#### Page extract

Florio doesn’t buy that argument. The utilities’ proposal, he said, “reflects their longstanding ambivalence about energy efficiency,” and is motivated in part by a fear of “solar companies taking away their business.”
It’s important to balance the need for conservation and solar with fairness for high-usage customers, Florio said. But he believes the utilities’ proposal strikes the wrong balance.
“Based on my experience, it just seemed like three tiers, each a third higher than the other, was a kind of place that was a good compromise,” Florio said. “There’s no science to that. It’s a judgment call.”
Ratepayer advocates have also criticized the utilities’ proposal to add a fixed monthly charge of $10, or $5 for low-income customers enrolled in the California Alternate Rates for Energy program.
The fixed charges, they’ve argued, would essentially be a regressive tax, hitting low-usage customers the hardest. Solar advocates, meanwhile, see the fixed charges as a thinly veiled attempt by Edison and other utilities to bring in some money from solar customers.
“If you can get people to pay you just to be your customer, that’s a pretty good deal,” Florio said. “Any business I know would love to have that.”
Utilities officials have dismissed that argument. Solar customers, they say, benefit from being connected to the grid, even though they don’t pay much for its upkeep. Hence the need for fixed charges.
“It’s important that customers who choose to install solar do so knowing what the true costs and benefits are,” Garwacki said.
Edison has estimated actual fixed costs at about $30 per month, but it’s only proposed to charge $10. All other customer classes, Garwacki noted — including businesses — pay some kind of fixed charge.

########

What to work on →
1. Answer these questions from the electricity rates article:
(a) What fixed monthly charge did the utilities propose for low-income customers in the California Alternate Rates for Energy program?
(b) What does Edison estimate its actual fixed costs to be each month?
(c) How many tiers did Florio call a good compromise?
2. Carry on the electricity rates article from the point where it stops.

#### Provided records

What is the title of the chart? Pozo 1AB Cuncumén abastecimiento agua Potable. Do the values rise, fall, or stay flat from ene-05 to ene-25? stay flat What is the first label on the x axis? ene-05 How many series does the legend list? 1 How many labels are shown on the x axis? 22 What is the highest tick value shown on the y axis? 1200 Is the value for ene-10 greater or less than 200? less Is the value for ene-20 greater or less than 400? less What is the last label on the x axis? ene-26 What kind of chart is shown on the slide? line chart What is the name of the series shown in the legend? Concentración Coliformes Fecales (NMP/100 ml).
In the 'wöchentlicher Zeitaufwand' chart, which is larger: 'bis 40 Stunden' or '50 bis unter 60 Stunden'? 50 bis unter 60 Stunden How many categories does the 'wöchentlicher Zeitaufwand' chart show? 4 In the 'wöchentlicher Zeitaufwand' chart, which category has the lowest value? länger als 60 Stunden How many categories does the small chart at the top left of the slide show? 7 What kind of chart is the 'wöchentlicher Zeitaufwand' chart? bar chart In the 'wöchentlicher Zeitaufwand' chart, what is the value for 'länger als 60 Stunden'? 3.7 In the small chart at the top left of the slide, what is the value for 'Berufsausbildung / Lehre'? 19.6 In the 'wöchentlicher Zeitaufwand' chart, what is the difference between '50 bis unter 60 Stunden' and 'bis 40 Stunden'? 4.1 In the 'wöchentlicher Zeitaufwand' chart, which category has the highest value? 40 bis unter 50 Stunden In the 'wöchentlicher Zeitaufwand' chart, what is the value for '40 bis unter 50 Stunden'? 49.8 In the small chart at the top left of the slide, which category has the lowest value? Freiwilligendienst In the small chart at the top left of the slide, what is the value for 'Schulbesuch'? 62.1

########
#### Provided records

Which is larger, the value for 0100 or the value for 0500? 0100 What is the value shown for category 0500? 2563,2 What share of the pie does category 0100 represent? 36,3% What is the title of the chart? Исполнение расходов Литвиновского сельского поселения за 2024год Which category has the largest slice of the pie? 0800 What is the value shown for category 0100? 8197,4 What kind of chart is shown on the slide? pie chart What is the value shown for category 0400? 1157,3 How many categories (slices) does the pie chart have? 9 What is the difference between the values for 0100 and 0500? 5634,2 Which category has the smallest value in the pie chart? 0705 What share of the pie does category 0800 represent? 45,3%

########

Results of the tasks →
1.
(a) $5
(b) About $30 per month
(c) Three tiers, each a third higher than the other

2.
“It’s very strange that we would single out residential customers, and say that it doesn’t make sense for this group of customers,” he said.
Commission president Picker has proposed phasing in the $10 fixed charge over the next few years. Edison officials have criticized that plan, saying the charges should take effect immediately.
Florio’s proposal would reject fixed charges, instead implementing a $10 minimum bill for most customers, or $5 for California Alternate Rates for Energy customers. The fact that utilities have criticized his proposal, he said, is a sign that their intentions aren’t pure.
“If all they wanted was to collect some money from people who have no or very low usage, a minimum bill would satisfy them,” Florio said. “That’s why I think it’s pretty clear there are other motivations at work.”
Rate tiers and fixed charges are one conversation. “Time-of-use” rates are another conversation entirely.
The idea behind time-varying electricity rates is simple: The cost of electricity changes depending on the time of day and time of year, so we should pay more — or less — depending on when we use energy.
Proponents say time-varying rates would help reduce our dependence on climate-altering fossil fuels. That’s because when demand is highest, Edison and other utilities are forced to buy expensive electricity from “peaker” power plants that wouldn’t otherwise be needed. Those plants are generally inefficient, spewing more air pollutants and planet-warming greenhouse gases than most energy sources.
By charging more for electricity when demand has traditionally been highest, utilities could reduce “peak demand,” limiting the need for peaker plants, proponents say.
Time-varying rates would also give consumers “another way to save,” Florio said, allowing them to reduce their bills by moving energy-intensive activities from peak times to non-peak times.
“You can’t expect people to move everything, but there are things that people can do to save money,” he said. “If you just go ahead and build another plant to meet that peak demand, everybody’s got to pay for it.”
The Utility Reform Network, a ratepayer advocacy group, is worried default time-of-use rates would have unintended consequences. For instance, the group has argued, the new rates could make electricity much more expensive during the summer, hitting desert residents hard during air conditioning season.
Florio said he’s concerned about impacts on desert residents, which is why his proposal doesn’t implement default time-of-use rates for several years.
“I expect we’re going to be doing a lot of analysis between now and 2019,” he said. “If we see that there are going to be adverse impacts, we’ll need to deal with that.”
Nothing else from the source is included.